3 min read

🐰 Patagonia and the mythology of doing good

🐰 Patagonia and the mythology of doing good
Photo by Adam Nir / Unsplash

I dutifully avoided the subject a few weeks ago when everyone was head over heels as Patagonia's founder, Yvon Chouinard, announced he would "give away" his company to fight the climate crisis.

Yvon Chouinard Donates Patagonia to Fight Climate Crisis
Earth is now our only shareholder. Patagonia is giving away all future profits to fight the climate and extinction crisis. All profits are now the planet’s.

What kind of soulless monster would you need to be to find anything negative to say about this?

Hold my beer...

I am always shocked that we now have to accept that, in many cases, 'doing good' depends on the whim of ultra-wealthy individuals. And this is not on my part a right or left political debate. I'm running a modest yet very much for-profit business that has been helping others for a decade and a half other for-profits to get better market shares, increased revenues, and improved survivability. But whether you are in the U.S. or Europe, we end up having the same setup where the larger the company, the more it can (legally) escape taxes. Taxes are designed to help run our society and provide the common good.

In impeccable words of Ray D. Madoff, professor of Law at Boston College Law School:

We are letting people opt out of supporting all the expenses of government to do whatever they want with their money. This is highly problematic from the point of view of democracy, and it can mean a higher tax burden for the rest of Americans.

→ **STATED PROBLEM 1**: Please copy the Patagonia essay word for word, from "Yvon Chouinard Donates" up to and including "say about this?".
→ **STATED PROBLEM 2**: Extend the Patagonia essay, picking up right after its final sentence.

→ **SUPPLIED MATERIAL**:
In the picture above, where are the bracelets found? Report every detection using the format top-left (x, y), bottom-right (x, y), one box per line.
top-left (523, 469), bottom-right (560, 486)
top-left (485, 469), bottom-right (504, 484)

→ **RIGHT ANSWER 1**:
Yvon Chouinard Donates Patagonia to Fight Climate Crisis
Earth is now our only shareholder. Patagonia is giving away all future profits to fight the climate and extinction crisis. All profits are now the planet’s.

What kind of soulless monster would you need to be to find anything negative to say about this?

→ **RIGHT ANSWER 2**:
And you might think, OK, but still, what Chouinard is doing is remarkable. And it is, indeed, if only in terms of fiscal engineering. If you read all the fine print, you will realize that Chouinard is not giving away the company. He's not giving away his shares to his employees either or stopping the production of outdoor apparel altogether. He's transferring his family's voting stock to a trust that will keep tight management on the business. One of the key reasons being that this transfer shields Patagonia from an estimated $700 million tax would he have transferred this $3B corporation to his kids.

These are $700 million that would have helped healthcare, veterans, public schools, road infrastructure, renewable energies, and so much more under the leadership of democratically elected decision-makers and civil-servant experts. If the public system certainly has many embedded inefficiencies, it has a unique quality. It's tied to the whims and view of the world of a single individual. If you want a better role model, maybe pick MacKenzie Scott (ex-Jeff Bezos wife and let's say it clearly: de facto co-founder of Amazon)? She is spending her fortune without broadcasting much –if anything– and donating without trying to juggle tax legislation or pumping a public stock.

I have the utmost respect for amazingly successful entrepreneurs, even more, when they try to have positive impacts while doing business. But in the end, let's not be naive. This is about doing business. And I feel that the "doing good" narrative has its limits.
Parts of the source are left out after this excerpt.